═════ GIVEN DATA ═════

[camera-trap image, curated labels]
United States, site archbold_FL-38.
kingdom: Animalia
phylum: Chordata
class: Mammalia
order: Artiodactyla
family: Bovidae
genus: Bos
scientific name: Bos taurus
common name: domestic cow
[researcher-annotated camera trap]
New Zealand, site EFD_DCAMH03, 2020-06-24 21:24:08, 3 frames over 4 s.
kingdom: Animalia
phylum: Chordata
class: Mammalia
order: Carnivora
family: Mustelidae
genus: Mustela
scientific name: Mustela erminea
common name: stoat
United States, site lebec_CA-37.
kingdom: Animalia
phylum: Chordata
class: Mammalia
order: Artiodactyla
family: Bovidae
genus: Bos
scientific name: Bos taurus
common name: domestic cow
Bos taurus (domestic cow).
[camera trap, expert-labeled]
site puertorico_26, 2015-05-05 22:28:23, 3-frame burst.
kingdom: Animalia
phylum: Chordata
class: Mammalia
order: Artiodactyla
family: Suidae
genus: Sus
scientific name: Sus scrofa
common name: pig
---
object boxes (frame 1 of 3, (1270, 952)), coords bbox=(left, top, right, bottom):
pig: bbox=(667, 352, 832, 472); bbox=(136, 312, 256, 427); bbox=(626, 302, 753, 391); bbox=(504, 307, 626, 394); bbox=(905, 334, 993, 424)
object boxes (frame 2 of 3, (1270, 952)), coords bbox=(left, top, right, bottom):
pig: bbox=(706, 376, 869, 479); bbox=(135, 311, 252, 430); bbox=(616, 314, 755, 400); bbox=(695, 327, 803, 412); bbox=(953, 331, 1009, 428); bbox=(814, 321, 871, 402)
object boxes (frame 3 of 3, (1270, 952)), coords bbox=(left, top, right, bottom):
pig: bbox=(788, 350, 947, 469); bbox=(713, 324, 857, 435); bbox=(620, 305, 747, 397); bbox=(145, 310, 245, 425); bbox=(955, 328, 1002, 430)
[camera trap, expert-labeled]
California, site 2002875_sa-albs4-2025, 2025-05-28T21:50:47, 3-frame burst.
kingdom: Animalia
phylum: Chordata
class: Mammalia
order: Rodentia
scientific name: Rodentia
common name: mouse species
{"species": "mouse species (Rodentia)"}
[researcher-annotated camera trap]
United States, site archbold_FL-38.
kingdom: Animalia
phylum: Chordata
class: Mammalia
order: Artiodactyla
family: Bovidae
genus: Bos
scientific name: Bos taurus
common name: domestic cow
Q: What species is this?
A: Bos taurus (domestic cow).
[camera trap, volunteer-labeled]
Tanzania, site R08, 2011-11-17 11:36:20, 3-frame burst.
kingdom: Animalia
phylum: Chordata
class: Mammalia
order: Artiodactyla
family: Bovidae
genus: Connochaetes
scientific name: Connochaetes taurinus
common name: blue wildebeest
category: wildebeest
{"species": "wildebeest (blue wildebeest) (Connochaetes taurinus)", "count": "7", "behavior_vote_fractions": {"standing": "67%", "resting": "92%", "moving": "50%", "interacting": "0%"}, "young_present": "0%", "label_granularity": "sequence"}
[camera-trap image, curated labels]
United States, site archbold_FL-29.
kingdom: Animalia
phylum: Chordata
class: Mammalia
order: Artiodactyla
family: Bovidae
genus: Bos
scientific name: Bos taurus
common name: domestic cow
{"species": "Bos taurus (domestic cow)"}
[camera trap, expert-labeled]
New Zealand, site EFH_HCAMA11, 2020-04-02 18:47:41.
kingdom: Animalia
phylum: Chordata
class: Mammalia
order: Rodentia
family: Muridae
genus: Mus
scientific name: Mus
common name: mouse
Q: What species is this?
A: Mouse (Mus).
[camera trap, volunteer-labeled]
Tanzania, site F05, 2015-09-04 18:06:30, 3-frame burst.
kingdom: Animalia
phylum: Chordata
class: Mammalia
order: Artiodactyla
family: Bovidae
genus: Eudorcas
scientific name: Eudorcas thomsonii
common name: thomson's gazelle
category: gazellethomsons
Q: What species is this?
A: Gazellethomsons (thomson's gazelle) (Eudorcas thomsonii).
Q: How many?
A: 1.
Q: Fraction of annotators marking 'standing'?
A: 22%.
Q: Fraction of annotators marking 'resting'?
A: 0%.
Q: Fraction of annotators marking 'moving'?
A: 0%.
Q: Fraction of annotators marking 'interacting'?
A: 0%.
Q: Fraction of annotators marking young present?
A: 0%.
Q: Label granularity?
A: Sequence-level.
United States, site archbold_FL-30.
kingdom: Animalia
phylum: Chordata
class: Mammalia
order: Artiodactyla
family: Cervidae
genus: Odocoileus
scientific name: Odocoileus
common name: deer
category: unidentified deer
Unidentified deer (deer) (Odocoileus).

═════

→ **TRY IT**: Every record must be output again with its wording unchanged.

→ **ANSWER SECTION**:
[camera-trap image, curated labels]
United States, site archbold_FL-38.
kingdom: Animalia
phylum: Chordata
class: Mammalia
order: Artiodactyla
family: Bovidae
genus: Bos
scientific name: Bos taurus
common name: domestic cow
[researcher-annotated camera trap]
New Zealand, site EFD_DCAMH03, 2020-06-24 21:24:08, 3 frames over 4 s.
kingdom: Animalia
phylum: Chordata
class: Mammalia
order: Carnivora
family: Mustelidae
genus: Mustela
scientific name: Mustela erminea
common name: stoat
United States, site lebec_CA-37.
kingdom: Animalia
phylum: Chordata
class: Mammalia
order: Artiodactyla
family: Bovidae
genus: Bos
scientific name: Bos taurus
common name: domestic cow
Bos taurus (domestic cow).
[camera trap, expert-labeled]
site puertorico_26, 2015-05-05 22:28:23, 3-frame burst.
kingdom: Animalia
phylum: Chordata
class: Mammalia
order: Artiodactyla
family: Suidae
genus: Sus
scientific name: Sus scrofa
common name: pig
---
object boxes (frame 1 of 3, (1270, 952)), coords bbox=(left, top, right, bottom):
pig: bbox=(667, 352, 832, 472); bbox=(136, 312, 256, 427); bbox=(626, 302, 753, 391); bbox=(504, 307, 626, 394); bbox=(905, 334, 993, 424)
object boxes (frame 2 of 3, (1270, 952)), coords bbox=(left, top, right, bottom):
pig: bbox=(706, 376, 869, 479); bbox=(135, 311, 252, 430); bbox=(616, 314, 755, 400); bbox=(695, 327, 803, 412); bbox=(953, 331, 1009, 428); bbox=(814, 321, 871, 402)
object boxes (frame 3 of 3, (1270, 952)), coords bbox=(left, top, right, bottom):
pig: bbox=(788, 350, 947, 469); bbox=(713, 324, 857, 435); bbox=(620, 305, 747, 397); bbox=(145, 310, 245, 425); bbox=(955, 328, 1002, 430)
[camera trap, expert-labeled]
California, site 2002875_sa-albs4-2025, 2025-05-28T21:50:47, 3-frame burst.
kingdom: Animalia
phylum: Chordata
class: Mammalia
order: Rodentia
scientific name: Rodentia
common name: mouse species
{"species": "mouse species (Rodentia)"}
[researcher-annotated camera trap]
United States, site archbold_FL-38.
kingdom: Animalia
phylum: Chordata
class: Mammalia
order: Artiodactyla
family: Bovidae
genus: Bos
scientific name: Bos taurus
common name: domestic cow
Q: What species is this?
A: Bos taurus (domestic cow).
[camera trap, volunteer-labeled]
Tanzania, site R08, 2011-11-17 11:36:20, 3-frame burst.
kingdom: Animalia
phylum: Chordata
class: Mammalia
order: Artiodactyla
family: Bovidae
genus: Connochaetes
scientific name: Connochaetes taurinus
common name: blue wildebeest
category: wildebeest
{"species": "wildebeest (blue wildebeest) (Connochaetes taurinus)", "count": "7", "behavior_vote_fractions": {"standing": "67%", "resting": "92%", "moving": "50%", "interacting": "0%"}, "young_present": "0%", "label_granularity": "sequence"}
[camera-trap image, curated labels]
United States, site archbold_FL-29.
kingdom: Animalia
phylum: Chordata
class: Mammalia
order: Artiodactyla
family: Bovidae
genus: Bos
scientific name: Bos taurus
common name: domestic cow
{"species": "Bos taurus (domestic cow)"}
[camera trap, expert-labeled]
New Zealand, site EFH_HCAMA11, 2020-04-02 18:47:41.
kingdom: Animalia
phylum: Chordata
class: Mammalia
order: Rodentia
family: Muridae
genus: Mus
scientific name: Mus
common name: mouse
Q: What species is this?
A: Mouse (Mus).
[camera trap, volunteer-labeled]
Tanzania, site F05, 2015-09-04 18:06:30, 3-frame burst.
kingdom: Animalia
phylum: Chordata
class: Mammalia
order: Artiodactyla
family: Bovidae
genus: Eudorcas
scientific name: Eudorcas thomsonii
common name: thomson's gazelle
category: gazellethomsons
Q: What species is this?
A: Gazellethomsons (thomson's gazelle) (Eudorcas thomsonii).
Q: How many?
A: 1.
Q: Fraction of annotators marking 'standing'?
A: 22%.
Q: Fraction of annotators marking 'resting'?
A: 0%.
Q: Fraction of annotators marking 'moving'?
A: 0%.
Q: Fraction of annotators marking 'interacting'?
A: 0%.
Q: Fraction of annotators marking young present?
A: 0%.
Q: Label granularity?
A: Sequence-level.
United States, site archbold_FL-30.
kingdom: Animalia
phylum: Chordata
class: Mammalia
order: Artiodactyla
family: Cervidae
genus: Odocoileus
scientific name: Odocoileus
common name: deer
category: unidentified deer
Unidentified deer (deer) (Odocoileus).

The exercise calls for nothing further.